The "color" spelling is: (1) shorter: absence of the superfluous is better than its presence; (2) etymologically correct, since the Latin original is "color"; (3) closer to the spelling of the word's cognate in a bunch of languages: Spanish: color; Basque: kolore; Italian: colore; Polish: kolor.

For at least these three reasons, it can be regarded as correct.

English dialects that use "our" endings and whatnot should rid themselves of the baggage, except in the case of direct French loanwords like "velour", pronounced "..oor".

1 comments

By the same reasoning I see you've incorrectly spelled superfluus.
The reasoning is not the same at all.

Firstly, I'm not aware of a documented "superfluus" usage in English. Maybe we have to go back more than seven or eight hundred years to find it?

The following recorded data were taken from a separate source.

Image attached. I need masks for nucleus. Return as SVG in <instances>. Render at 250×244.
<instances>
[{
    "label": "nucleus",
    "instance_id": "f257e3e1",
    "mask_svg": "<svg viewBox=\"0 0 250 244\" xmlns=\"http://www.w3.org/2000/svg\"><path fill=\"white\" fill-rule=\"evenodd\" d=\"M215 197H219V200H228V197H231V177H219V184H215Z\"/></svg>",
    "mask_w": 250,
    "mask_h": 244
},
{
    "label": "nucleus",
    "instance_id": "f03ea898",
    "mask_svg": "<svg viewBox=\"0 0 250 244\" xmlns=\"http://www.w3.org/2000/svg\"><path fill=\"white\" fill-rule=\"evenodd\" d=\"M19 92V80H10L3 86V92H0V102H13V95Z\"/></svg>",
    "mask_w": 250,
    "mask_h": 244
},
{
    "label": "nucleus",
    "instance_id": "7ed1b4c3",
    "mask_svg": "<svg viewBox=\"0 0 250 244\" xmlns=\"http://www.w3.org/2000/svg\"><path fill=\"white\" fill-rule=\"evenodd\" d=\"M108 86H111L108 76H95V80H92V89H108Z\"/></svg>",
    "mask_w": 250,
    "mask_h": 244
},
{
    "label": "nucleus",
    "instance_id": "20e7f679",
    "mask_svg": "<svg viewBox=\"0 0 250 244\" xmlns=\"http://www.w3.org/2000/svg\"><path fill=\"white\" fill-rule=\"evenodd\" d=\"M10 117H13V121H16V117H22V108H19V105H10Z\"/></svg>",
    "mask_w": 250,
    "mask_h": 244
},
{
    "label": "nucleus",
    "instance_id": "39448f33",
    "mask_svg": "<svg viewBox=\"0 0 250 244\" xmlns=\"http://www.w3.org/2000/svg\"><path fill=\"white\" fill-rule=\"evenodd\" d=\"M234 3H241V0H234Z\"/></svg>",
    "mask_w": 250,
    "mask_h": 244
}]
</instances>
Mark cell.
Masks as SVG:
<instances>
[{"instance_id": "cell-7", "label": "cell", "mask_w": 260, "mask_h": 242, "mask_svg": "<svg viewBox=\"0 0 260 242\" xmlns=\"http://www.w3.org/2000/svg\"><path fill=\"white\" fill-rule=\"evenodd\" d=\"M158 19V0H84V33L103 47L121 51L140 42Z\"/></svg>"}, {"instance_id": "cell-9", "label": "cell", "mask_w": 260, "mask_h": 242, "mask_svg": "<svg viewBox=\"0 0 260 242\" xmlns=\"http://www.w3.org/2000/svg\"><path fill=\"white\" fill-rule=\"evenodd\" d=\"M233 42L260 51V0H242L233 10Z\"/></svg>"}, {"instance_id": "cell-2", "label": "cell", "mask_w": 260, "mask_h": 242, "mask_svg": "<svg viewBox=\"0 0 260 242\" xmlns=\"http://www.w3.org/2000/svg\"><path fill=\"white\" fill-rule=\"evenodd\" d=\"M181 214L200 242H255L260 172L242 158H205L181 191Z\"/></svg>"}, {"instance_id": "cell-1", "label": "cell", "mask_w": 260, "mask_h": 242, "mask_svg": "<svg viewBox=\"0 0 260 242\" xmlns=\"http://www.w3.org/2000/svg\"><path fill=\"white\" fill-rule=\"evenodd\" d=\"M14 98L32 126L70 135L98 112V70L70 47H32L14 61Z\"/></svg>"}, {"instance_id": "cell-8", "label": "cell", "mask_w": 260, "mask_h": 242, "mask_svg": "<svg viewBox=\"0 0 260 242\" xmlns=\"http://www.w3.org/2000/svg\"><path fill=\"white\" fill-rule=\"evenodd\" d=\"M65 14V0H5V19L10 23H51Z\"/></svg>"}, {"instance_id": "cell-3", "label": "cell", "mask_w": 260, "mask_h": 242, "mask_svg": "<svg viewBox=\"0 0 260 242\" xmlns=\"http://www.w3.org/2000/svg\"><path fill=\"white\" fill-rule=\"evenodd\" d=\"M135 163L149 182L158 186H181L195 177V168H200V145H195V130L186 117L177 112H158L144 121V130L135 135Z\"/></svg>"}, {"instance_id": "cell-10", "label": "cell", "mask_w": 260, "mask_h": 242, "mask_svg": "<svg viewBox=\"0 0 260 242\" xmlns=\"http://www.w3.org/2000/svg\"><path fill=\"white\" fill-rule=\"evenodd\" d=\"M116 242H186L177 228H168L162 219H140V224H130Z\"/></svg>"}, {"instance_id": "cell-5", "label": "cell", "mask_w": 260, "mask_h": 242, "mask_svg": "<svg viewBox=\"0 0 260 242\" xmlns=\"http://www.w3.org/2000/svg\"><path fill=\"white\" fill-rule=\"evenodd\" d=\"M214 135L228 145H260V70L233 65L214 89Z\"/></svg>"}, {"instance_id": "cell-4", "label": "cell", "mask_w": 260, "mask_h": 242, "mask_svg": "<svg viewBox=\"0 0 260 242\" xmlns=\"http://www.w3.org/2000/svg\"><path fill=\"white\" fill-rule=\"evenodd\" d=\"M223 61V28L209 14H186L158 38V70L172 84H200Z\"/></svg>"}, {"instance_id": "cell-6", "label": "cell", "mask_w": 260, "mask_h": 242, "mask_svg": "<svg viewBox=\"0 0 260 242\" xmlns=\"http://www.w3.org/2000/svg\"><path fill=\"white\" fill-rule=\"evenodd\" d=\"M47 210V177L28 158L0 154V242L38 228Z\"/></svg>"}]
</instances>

Secondly, "-ous" (like "-ose") functions generally as an adjective-forming suffix and is derived from the Latin "-ōsus"; it does not correspond to, and is not an expansion of the the "us" ending in "superfluus". "superflous" can be regarded as a derivation of "superfluus" that has been regularized with the "-ous" ending to make it recognizable as an adjective. This has happened with other words, like "continuus" and "contiguus". In contrast to these, many "-ous" words in fact some from ancient "-ōsus" counterparts, like "numerous" from "numerōsus".

The case for reviving "-ōsus" in English isn't very good; since neither of its "s"s are silent, it calls for a change in the actual spoken words, rather than merely spelling. Plus, it is unfamiliar to English speakers.

The case for creating a class of "-us" adjectives to restore Latin spellings like "contiguus" or "superfluus" is also not very good. It may be shorter, but adds to the proliferation of suffixes. To retain the pronunciations, we need "uu" to be rendered as the diphthong /yuə/ or /uə/, the precedent for which is scarce (being apparently limited to just "continuum"?) I'm not aware of any dialect of English in which such a restoration attempt has taken place, unlike "color" and "neighbor".

Now you're applying different reasoning. You may be right, I don't speak latin.